A few days ago, in a capital city of one of our regional vicinity states, demonstrations took place demanding abolition of mobile phones and the construction of a large number of telephone booths. Together, these two measures would enable an optimal, more natural continuation of long-distance communication for those who are far from their houses and workplaces. Those more radical among the crowd also demanded the return of telephone exchanges with operators who connect interlocutors manually, because the procedure of establishing a connection would then be even more harmonized with religious writings in which there are no mobile telephones (though there are no other phones either). It’s complicated, as the Facebook status would say.
This, of course, did not happen. Among other things, because the abolition of mobile phones would make it impossible for participants in a rally against the right to abortion in our vicinity- which did happen on May 15, in the twenty-second year of the twenty-first century – to snap some selfies.

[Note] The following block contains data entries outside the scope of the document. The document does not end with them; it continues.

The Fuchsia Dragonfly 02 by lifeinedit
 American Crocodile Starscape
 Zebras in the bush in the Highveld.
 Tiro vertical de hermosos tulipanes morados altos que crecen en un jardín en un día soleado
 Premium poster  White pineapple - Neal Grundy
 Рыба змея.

A memory of protesting against something that, like mobile phones, can also be considered historical progress. No one left this gathering in a steam-powered vehicle or in a horse-drawn carriage; news of the protest was not spread through drummers, but appeared in the media, which also produce and distribute content with the help of some kind of electricity. This is happening all over the globe, which stubbornly refuses to become flat again like it was back in those beautiful times when abortion did not exist. Not to mention vaccination.
Historical technological and communicational modernity, therefore, surprisingly brought with them the fashion of re-visiting issues that were considered unmodern and outdated until yesterday. Alongside the reconsideration of the right to abortion, there are also considerations on the right of countries to imperial status: either the right to abolish secular states, the right of capitalists to unpaid exploitation of labor and non-taxation of profit, the right of oligarchies to abolish freedom of speech and opinion. This area is being inhabited possibly because the fighters for “traditional” rights have moved to fight for some new rights, living in belief that the new freedoms will further strengthen the old ones. So, for example, fighting for rights to sports competition for transgender swimmers further promotes equality in, say, compensation for work between the male and female workforce. And it’s not like this is true or even possible.
Because, again, it’s complicated.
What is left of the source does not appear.